Ademais, nossa estimativa para câmbio no final de 2020 passou de 4,70 para 5,50 reais por dólar. A situação fiscal do país requer bastante atenção, conforme o Banco Central ressaltou no comunicado da última decisão. A pandemia deverá fazer com que o déficit primário de 2020 supere os 10% do PIB, provocando forte elevação da dívida bruta (aprox. 90%). No entanto, é necessário ressaltar que até o momento, boa parte dos gastos com a pandemia ficaram restritos a 2020 e o cenário de taxa de juros mais baixa terá contribuição relevante para manter a trajetória sustentável da dívida bruta, ainda que em patamar elevado.
Entendemos que a forte depreciação do real para algo entre 5,5 – 6,0 R$/US$ já precifica boa parte dessa deterioração do cenário. Em uma perspectiva histórica, a taxa de câmbio real efetiva está no mesmo patamar que o observado em 2004. No entanto, a situação macroeconômica, apesar de delicada, é muito mais sustentável do que 16 anos atrás.
Por fim, além do risco fiscal existe uma preocupação relevante com a trajetória de casos e mortes causadas pelo Covid-19 no Brasil. A opção inicial da maioria dos Estados foi por uma restrição parcial, na contramão da direção tomada por outras economias, que enxergaram no lockdown a melhor alternativa para conter o ritmo de contágio da doença logo no início.
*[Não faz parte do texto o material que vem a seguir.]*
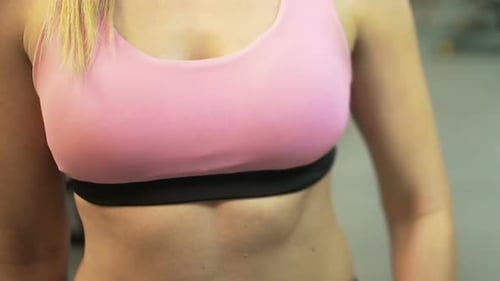 Sporty woman setting up smart watch before starting workout in gym, active life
Interessante observar que os poucos Estados que tiveram desempenho positivo na Pesquisa Mensal de Serviços do mês de março (ou seja, as medidas de restrição não foram respeitadas ou não existiram), foram os primeiros a decretarem lockdown, pois o sistema de saúde estava colapsando (Amazonas e Maranhão, por exemplo).
Nossa curva ainda não parece dar indícios de achatamento (apenas em alguns locais), com mais cidades decretando lockdown no início de maio após a sobrecarga no sistema de saúde. A pressão social pela reabertura está aumentando em diversas cidades e o risco de descontrole da situação não pode ser descartado. Um dos piores cenários para a economia seria uma nova quarentena após uma reabertura malsucedida ou uma segunda onda de contágio. As próximas 4 semanas serão cruciais para determinar o sucesso ou fracasso do país no combate ao vírus.